------ GIVEN PASSAGE

Background: With the current demographic changes, adjustment to retirement has become a major concern for physicians. Yet information on adjustment to retirement gathered from retired physicians is sparse. Information on physician spouses following retirement is currently not available. Therefore, we conducted a survey of a multi-disciplinary group of retired physicians and their spouses on adjustment to retirement.
Methods: A mail survey was sent to 1834 alumni who graduated from medical school prior to 1965. Responses were received from 795 (43 %) physicians and 455 spouses. Of the physicians, 678 indicated that they were retired or semi-retired. Life satisfaction was measured on a 9-point Likert scale.
Results: Levels of life satisfaction were high for both physicians and spouses. Approximately 88 % of both groups reported being mostly satisfied or better with their lives. Factors associated with better life satisfaction for physicians included better health, optimism, feelings of financial security, participation in activities and hobbies and a good sexual relationship. For spouses, good health, having a husband willing to help with chores, quality of relationships including sexual relationship and attending theatre or sporting events were associated with higher levels of life satisfaction. Spouses who had never worked reported higher levels of life satisfaction than spouses who had worked and were now retired. For changes in life satisfaction since physician retirement, predictors for both physicians and spouses were similar to those for life satisfaction. However, for physicians, both younger age and more years in retirement were independently associated with improved life satisfaction. Issues regarding loss of role and methods and reasons for retirement influenced satisfaction in the early retirees. For spouses, major challenges involved coping with changes in the marital relationship.
Conclusions: Physicians and their spouses reported high levels of life satisfaction. The factors predicting life satisfaction and change in life satisfaction following retirement differed for physicians and spouses. For physicians, life satisfaction and change in life satisfaction were affected by time since retirement.

------------

_BRIEF 1_:
Write out the physician retirement abstract from "Background: With the" up to and including "adjustment to retirement.".
_BRIEF 2_:
For each statement, say whether the physician retirement abstract agrees with it, answering yes or no and quoting the deciding words exactly. (a) The survey was mailed to 1834 alumni who finished medical school before 1965. (b) Spouses who had worked and were now retired reported higher life satisfaction than spouses who had never worked. (c) For physicians, older age was linked with improved life satisfaction.
The records are separate material, unrelated to the physician retirement abstract.

------ LISTED RECORDS

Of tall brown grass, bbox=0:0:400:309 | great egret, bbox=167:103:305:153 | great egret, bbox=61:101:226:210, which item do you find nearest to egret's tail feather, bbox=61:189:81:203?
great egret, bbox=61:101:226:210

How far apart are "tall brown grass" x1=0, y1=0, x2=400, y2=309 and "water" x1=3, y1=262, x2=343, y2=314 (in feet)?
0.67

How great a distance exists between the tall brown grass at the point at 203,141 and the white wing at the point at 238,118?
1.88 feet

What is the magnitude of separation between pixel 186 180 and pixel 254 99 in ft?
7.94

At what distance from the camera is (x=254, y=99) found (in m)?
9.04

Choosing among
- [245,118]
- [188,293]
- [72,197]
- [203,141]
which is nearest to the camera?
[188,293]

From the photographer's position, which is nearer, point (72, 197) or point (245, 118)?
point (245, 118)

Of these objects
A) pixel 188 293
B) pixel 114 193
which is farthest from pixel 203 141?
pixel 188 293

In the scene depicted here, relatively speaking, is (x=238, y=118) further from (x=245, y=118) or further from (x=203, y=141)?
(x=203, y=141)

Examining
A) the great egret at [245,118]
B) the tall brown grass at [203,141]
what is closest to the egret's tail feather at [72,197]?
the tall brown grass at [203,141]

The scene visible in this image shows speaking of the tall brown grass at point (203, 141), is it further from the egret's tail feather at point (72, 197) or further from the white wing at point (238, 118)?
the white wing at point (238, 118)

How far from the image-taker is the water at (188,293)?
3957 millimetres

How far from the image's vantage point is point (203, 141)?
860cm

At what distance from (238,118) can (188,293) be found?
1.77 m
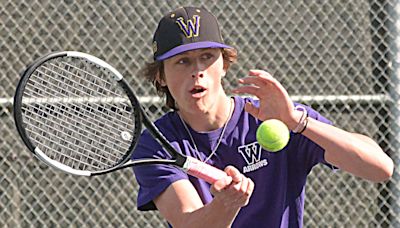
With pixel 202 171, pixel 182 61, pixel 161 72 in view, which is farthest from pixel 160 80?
pixel 202 171

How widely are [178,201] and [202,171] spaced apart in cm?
20

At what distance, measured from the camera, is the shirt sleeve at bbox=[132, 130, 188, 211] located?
3014 mm

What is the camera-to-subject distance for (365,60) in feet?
19.4

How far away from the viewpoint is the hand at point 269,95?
2.81m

------------

_ANSWER SECTION 1_:
Background: With the current demographic changes, adjustment to retirement has become a major concern for physicians. Yet information on adjustment to retirement gathered from retired physicians is sparse. Information on physician spouses following retirement is currently not available. Therefore, we conducted a survey of a multi-disciplinary group of retired physicians and their spouses on adjustment to retirement.

_ANSWER SECTION 2_:
(a) Yes: "A mail survey was sent to 1834 alumni who graduated from medical school prior to 1965."
(b) No: "Spouses who had never worked reported higher levels of life satisfaction than spouses who had worked and were now retired."
(c) No: "for physicians, both younger age and more years in retirement were independently associated with improved life satisfaction."